**COMPLETE THE FOLLOWING:**
**1.** Check each statement against the corporate welfare passage, answering yes or no and quoting the words from the passage that decide it. (a) The author has put together a list of 21 programs. (b) The passage says taxation does not create economic distortions. (c) The author proposes setting up a waste commission.
**2.** Answer these questions from the corporate welfare passage:
(a) Who should keep the next generation in mind when handing out taxpayer money?
(b) What does the passage call the most comprehensive, substantive, and lasting solution?
(c) According to the passage, on what basis should businesses and charitable organizations succeed?
**3.** From the corporate welfare passage, list every activity named in its bulleted list.

-------- PAGE EXTRACT

Corporate welfare and crony capitalism is reflected in a variety of different activities, including:

  • Direct subsidies, loan guarantees, and technical assistance programs;
  • Narrow tax credits to benefit certain industries;
  • Regulation and trade barriers; and
  • Congressional and presidential earmarks to reward political friends.

Corporate welfare and crony capitalism waste taxpayer resources by spending resources taken for the public benefit on a more narrow, well-connected interest group instead. Taxation inherently creates economic distortions and unnecessary taxation that goes beyond what is necessary to pay for constitutional government and needlessly wastes taxpayer and economic resources. Regulation, not for the benefit of the public but to provide advantages to certain firms at the expense of others, further distorts economic processes and creates a less prosperous and more unequal society than would be the case under limited, constitutional government.

Every dollar spent by the federal government for the benefit of a well-connected interest group is a dollar that is no longer available to American families and businesses to spend and invest to meet their own wants and desires. Corporate welfare spending is particularly morally reprehensible when government spends resources that belong to the next generation of Americans.

With permanent and chronic deficits today and in the foreseeable future, every additional dollar spent on corporate welfare is a dollar that is taken from the next generation. Lawmakers should keep this in mind when they hand out taxpayer money to corporations and politically connected nonprofit entitities that are anything but nonprofit. Businesses and charitable organizations should succeed if they provide value for consumers and donors, not because they receive favorable treatment by government officials.

The most comprehensive, substantive, and lasting solution to addressing the corporate welfare and crony capitalism that emanates from Washington is to return to limited government. To reduce the size of government we must limit the scope of government.

One approach to reducing the size and scope of government is to eliminate programs that provide special benefits to groups who do not provide a public good. Corporate welfare and crony capitalism clearly meet this litmus test. To this end, I have compiled a list of 21 programs that represent corporate welfare spending that wastes taxpayer and economic resources. Each program on this list takes taxpayer money and gives it to a business or uses it to promote business activities, either for the purpose of supporting the business directly or to achieve some other goal. In addition, several programs on this list are duplicative of other federal, state, and local efforts and several have come under scrutiny for blatant waste and abuse. Congress should eliminate these programs.

Recognizing the limitations of Congress’s budget process and the realities of logrolling in Congress to get bills passed, I follow this list of recommended programs to eliminate with a proposal to establish a waste commission that can overcome the political difficulties inherent in trying to eliminate corporate welfare and other wasteful federal programs.

----------------
-------- DATASET EXTRACT

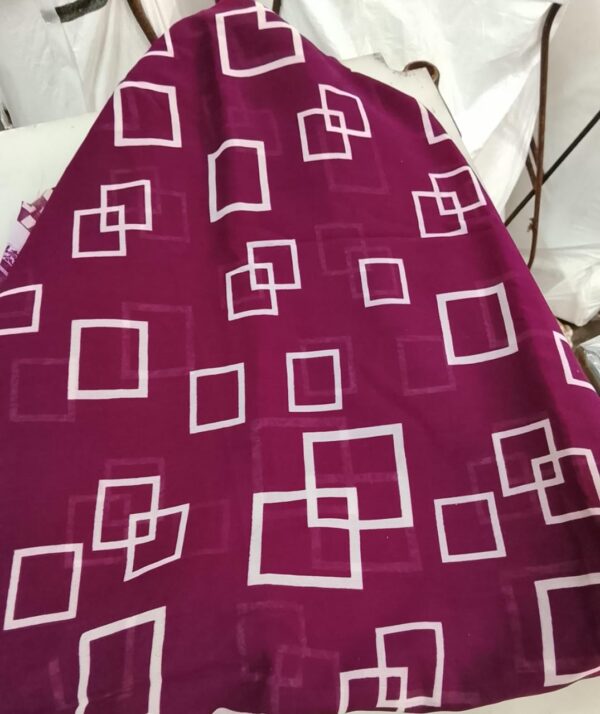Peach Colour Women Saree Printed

----------------
-------- DATASET EXTRACT

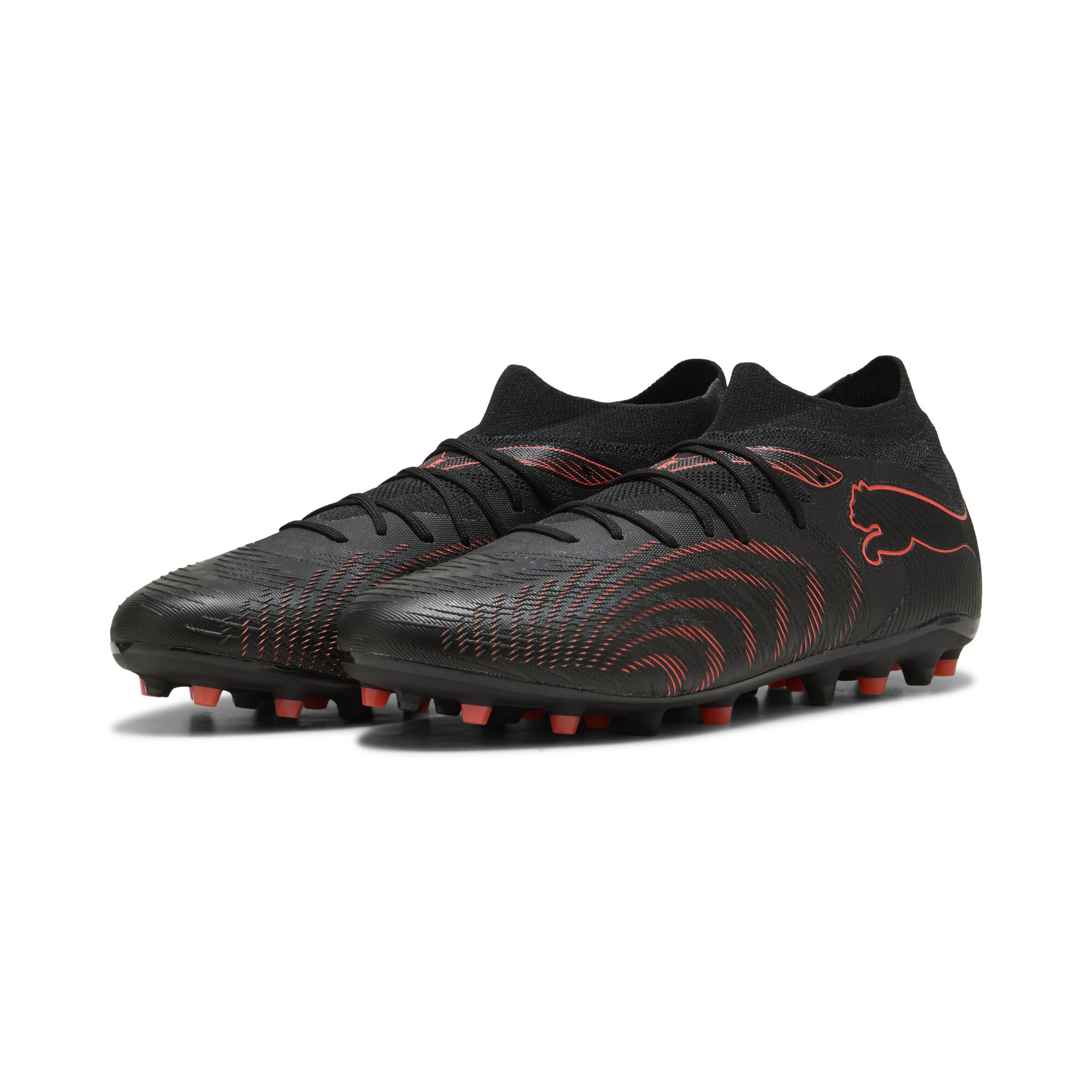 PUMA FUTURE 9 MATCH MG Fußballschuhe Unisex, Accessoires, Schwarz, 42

----------------

**REPLIES:**
**1.**
(a) Yes: "I have compiled a list of 21 programs"
(b) No: "Taxation inherently creates economic distortions"
(c) Yes: "a proposal to establish a waste commission"

**2.**
(a) Lawmakers
(b) Returning to limited government
(c) Providing value for consumers and donors

**3.**
- Direct subsidies, loan guarantees, and technical assistance programs
- Narrow tax credits to benefit certain industries
- Regulation and trade barriers
- Congressional and presidential earmarks to reward political friends